Adding DS Feature API in accelerator #5423

duli2012 · 2024-04-16T20:54:43Z

This PR is a prototype of adding API for capabilities in accelerators including:

define capabilities in abstract_accelerator
set capabilities in cuda_accelerator

Welcome hardware vendors to define capabilities for their own hardware.

… cuda accelerator

into duli/capability

tjruwase · 2024-04-17T15:30:04Z

accelerator/abstract_accelerator.py

@@ -12,7 +12,12 @@ class DeepSpeedAccelerator(ABC):
    def __init__(self):
        self._name = None
        self._communication_backend_name = None
-
+        self._capabilities: dict[str, bool] = {
+            "zero1": False,


These hardcoded constants, such as "zero1", should be defined as symbolic constants in a global location.

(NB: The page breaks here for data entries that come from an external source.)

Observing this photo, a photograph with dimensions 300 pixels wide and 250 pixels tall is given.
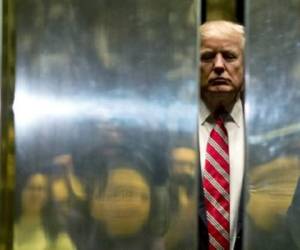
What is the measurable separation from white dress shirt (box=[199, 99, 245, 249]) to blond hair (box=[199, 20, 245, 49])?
172mm

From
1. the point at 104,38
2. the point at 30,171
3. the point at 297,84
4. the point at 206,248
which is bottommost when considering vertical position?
the point at 206,248

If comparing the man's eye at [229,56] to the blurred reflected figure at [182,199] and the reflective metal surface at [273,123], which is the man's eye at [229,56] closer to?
the reflective metal surface at [273,123]

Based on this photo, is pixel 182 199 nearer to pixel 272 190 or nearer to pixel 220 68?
A: pixel 272 190

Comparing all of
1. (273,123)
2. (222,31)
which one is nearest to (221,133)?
(273,123)

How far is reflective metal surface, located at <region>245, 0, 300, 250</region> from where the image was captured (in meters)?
1.31

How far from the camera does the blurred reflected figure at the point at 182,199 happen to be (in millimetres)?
1320

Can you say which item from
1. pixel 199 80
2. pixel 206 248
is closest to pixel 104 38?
pixel 199 80

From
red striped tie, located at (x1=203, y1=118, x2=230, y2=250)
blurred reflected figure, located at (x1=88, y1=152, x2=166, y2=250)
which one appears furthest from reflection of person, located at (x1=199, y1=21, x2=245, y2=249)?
blurred reflected figure, located at (x1=88, y1=152, x2=166, y2=250)

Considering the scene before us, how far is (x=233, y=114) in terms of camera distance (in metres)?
1.43

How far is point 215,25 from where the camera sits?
1.46m

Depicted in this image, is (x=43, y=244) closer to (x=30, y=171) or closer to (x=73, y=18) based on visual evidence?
(x=30, y=171)

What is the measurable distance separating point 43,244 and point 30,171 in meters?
0.18

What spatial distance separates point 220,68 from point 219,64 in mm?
12

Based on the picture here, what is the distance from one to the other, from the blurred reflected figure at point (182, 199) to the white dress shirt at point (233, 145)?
10 centimetres
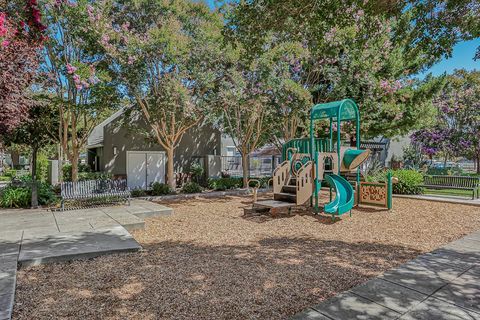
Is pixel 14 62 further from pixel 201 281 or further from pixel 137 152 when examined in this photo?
pixel 137 152

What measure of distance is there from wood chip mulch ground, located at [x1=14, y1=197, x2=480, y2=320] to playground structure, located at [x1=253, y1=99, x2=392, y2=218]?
0.75m

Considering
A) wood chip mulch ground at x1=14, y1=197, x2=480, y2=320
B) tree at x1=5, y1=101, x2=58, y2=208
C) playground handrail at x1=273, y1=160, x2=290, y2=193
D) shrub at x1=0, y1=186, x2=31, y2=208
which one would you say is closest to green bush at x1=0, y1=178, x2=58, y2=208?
shrub at x1=0, y1=186, x2=31, y2=208

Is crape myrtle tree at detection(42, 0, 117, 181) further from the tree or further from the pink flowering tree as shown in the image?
the pink flowering tree

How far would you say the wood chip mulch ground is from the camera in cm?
342

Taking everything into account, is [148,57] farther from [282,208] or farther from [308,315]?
[308,315]

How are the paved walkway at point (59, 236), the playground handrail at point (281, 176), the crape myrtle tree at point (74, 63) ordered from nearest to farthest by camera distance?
the paved walkway at point (59, 236)
the playground handrail at point (281, 176)
the crape myrtle tree at point (74, 63)

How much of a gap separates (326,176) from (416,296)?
17.8 feet

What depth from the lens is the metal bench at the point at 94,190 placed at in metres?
9.96

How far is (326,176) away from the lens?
8805 mm

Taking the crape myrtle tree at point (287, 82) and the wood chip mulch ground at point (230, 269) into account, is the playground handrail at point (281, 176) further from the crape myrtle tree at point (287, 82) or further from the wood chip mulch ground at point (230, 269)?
the crape myrtle tree at point (287, 82)

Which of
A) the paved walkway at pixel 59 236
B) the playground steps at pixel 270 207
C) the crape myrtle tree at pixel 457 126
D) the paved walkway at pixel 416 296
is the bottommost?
the paved walkway at pixel 416 296

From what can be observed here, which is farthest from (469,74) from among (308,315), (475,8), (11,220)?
(11,220)

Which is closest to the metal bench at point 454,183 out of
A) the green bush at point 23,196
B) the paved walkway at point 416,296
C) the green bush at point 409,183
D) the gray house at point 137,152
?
the green bush at point 409,183

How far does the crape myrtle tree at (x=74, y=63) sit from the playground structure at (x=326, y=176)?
7388 mm
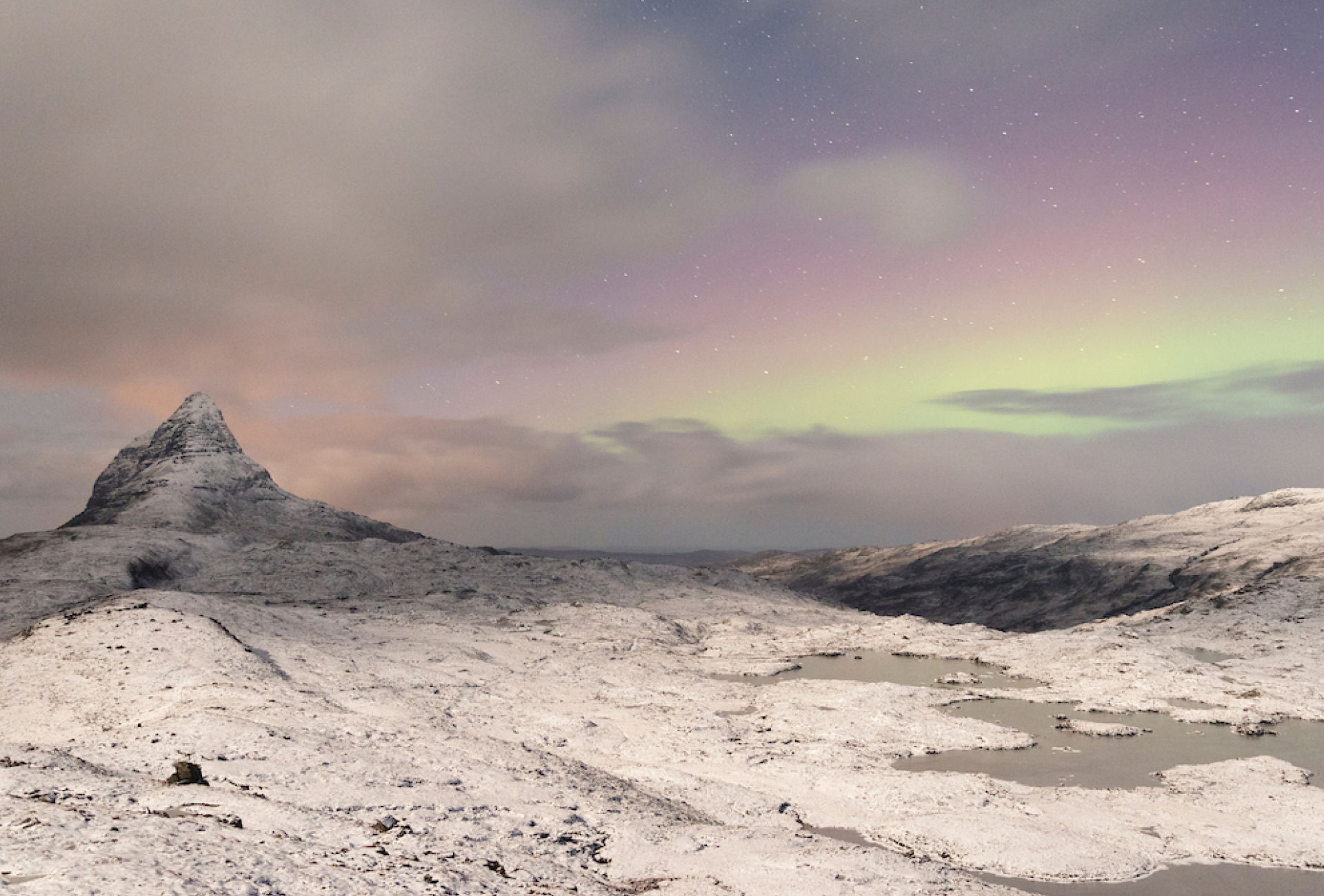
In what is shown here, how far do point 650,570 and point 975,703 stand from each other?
139 feet

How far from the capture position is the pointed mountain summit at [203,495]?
90500 millimetres

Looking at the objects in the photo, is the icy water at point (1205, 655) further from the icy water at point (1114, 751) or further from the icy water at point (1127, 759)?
the icy water at point (1114, 751)

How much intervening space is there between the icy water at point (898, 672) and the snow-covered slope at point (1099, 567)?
4452 cm

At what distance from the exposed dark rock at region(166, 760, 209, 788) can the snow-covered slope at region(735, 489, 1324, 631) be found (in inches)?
3281

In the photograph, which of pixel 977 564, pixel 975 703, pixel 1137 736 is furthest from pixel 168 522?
pixel 977 564

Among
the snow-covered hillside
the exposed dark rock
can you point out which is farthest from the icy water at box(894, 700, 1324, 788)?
the exposed dark rock

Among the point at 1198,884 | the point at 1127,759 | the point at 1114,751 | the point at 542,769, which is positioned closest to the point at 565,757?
the point at 542,769

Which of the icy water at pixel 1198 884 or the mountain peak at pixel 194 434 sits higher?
the mountain peak at pixel 194 434

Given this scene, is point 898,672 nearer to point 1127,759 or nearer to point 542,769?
point 1127,759

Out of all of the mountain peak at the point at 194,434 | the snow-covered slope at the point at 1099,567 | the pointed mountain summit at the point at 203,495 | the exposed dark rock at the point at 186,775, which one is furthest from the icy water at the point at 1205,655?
the mountain peak at the point at 194,434

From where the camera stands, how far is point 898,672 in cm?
4281

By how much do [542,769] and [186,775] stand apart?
766 centimetres

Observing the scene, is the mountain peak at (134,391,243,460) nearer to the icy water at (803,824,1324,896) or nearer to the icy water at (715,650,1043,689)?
the icy water at (715,650,1043,689)

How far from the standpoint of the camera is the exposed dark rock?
13.4m
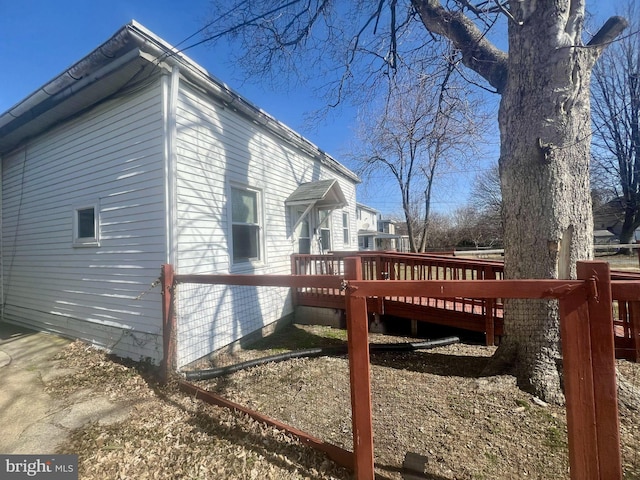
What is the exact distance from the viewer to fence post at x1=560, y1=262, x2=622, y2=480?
134cm

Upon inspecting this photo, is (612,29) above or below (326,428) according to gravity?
above

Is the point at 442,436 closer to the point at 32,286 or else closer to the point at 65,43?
the point at 65,43

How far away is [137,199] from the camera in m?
4.03

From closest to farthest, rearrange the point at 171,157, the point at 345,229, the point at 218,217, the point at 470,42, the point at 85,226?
1. the point at 470,42
2. the point at 171,157
3. the point at 218,217
4. the point at 85,226
5. the point at 345,229

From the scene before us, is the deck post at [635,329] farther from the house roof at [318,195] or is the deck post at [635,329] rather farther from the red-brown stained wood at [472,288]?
the house roof at [318,195]

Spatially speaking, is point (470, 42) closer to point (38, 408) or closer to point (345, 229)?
point (38, 408)

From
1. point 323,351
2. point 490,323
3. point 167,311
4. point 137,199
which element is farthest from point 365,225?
point 167,311

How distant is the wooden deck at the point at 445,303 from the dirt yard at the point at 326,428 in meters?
0.64

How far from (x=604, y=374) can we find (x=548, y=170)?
217 centimetres

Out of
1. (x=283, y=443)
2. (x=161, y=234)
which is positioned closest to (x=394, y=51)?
(x=161, y=234)

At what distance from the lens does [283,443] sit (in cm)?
228

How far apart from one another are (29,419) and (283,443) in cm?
268

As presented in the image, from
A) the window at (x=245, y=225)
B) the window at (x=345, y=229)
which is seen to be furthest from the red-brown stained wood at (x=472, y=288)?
the window at (x=345, y=229)

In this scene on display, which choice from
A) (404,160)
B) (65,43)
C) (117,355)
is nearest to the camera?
(117,355)
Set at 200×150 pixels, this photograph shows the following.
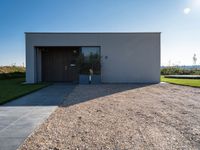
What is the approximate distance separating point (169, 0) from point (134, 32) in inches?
144

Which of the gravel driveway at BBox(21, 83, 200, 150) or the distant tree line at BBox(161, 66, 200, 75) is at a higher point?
the distant tree line at BBox(161, 66, 200, 75)

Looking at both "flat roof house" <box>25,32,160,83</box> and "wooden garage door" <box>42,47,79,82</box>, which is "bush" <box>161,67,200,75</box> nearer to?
"flat roof house" <box>25,32,160,83</box>

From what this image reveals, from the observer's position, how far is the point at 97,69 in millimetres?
12938

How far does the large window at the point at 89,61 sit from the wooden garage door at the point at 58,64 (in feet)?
7.27

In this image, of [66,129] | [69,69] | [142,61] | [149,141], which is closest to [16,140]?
[66,129]

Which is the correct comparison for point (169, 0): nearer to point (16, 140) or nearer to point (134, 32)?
point (134, 32)

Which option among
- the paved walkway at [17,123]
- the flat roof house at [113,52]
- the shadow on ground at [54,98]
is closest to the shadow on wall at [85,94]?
the shadow on ground at [54,98]

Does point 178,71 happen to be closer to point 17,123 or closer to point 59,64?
point 59,64

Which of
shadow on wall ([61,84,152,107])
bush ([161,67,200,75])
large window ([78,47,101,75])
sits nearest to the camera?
shadow on wall ([61,84,152,107])

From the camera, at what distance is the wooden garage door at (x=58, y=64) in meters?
15.0

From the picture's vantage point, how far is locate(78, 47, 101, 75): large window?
41.9 ft

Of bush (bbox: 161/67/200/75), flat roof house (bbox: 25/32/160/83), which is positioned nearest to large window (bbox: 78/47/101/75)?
flat roof house (bbox: 25/32/160/83)

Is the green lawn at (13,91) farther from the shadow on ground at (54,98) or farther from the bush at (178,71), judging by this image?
the bush at (178,71)

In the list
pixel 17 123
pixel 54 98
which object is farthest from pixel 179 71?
pixel 17 123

@tjruwase As we discussed, I collected the names in *OpBuilder and put it in constants.py. Do we need add other features like optimizers as ds features too?

delock · 2024-04-18T00:55:24Z

Hi @duli2012 thanks for adding this interface. I have always been worring accelerator interface# may grow too big when we propose more and more capabilities into it, this interface is a good way to put all capabilities into one interface. My comments below:

For zero1/2/3, it sounds like accelerator agnostic features. Basically it should be supported if accelerator runtime and communication collectives is well implemented.
For sparse_attn, it is in the category of whether certain OpBuilder is implemented. Previous way of telling whether ops is implemented is through compatible ops as the following link. I think its better to move this capability group into capability interface since the new interfacve look more intuitive to use. Is it possible to make it auto reflect accelerator OpBuilder implementation so there will be less maintentance work? A minor suggestion is name capability in this group with same prefix i.e. op.sparse_attn

DeepSpeed/tests/unit/inference/test_inference.py

Line 336 in b22706a

if not deepspeed.ops.__compatible_ops__[InferenceBuilder.NAME]:
For 1-bit adam, I agree this is a case that could be covered by this interface.

What should we do with already existing accelerator interface that falls into category of capabilities? Should they be added to the new inferface or just keep them that way? I think that's an open to discuss.

2. used __compatible_ops__ 3. adding more op name to constants.py

duli2012 · 2024-04-20T00:04:52Z

Hi @duli2012 thanks for adding this interface. I have always been worring accelerator interface# may grow too big when we propose more and more capabilities into it, this interface is a good way to put all capabilities into one interface. My comments below:

For zero1/2/3, it sounds like accelerator agnostic features. Basically it should be supported if accelerator runtime and communication collectives is well implemented.

For sparse_attn, it is in the category of whether certain OpBuilder is implemented. Previous way of telling whether ops is implemented is through compatible ops as the following link. I think its better to move this capability group into capability interface since the new interfacve look more intuitive to use. Is it possible to make it auto reflect accelerator OpBuilder implementation so there will be less maintentance work? A minor suggestion is name capability in this group with same prefix i.e. op.sparse_attn

DeepSpeed/tests/unit/inference/test_inference.py

Line 336 in b22706a

if not deepspeed.ops.__compatible_ops__[InferenceBuilder.NAME]:

For 1-bit adam, I agree this is a case that could be covered by this interface.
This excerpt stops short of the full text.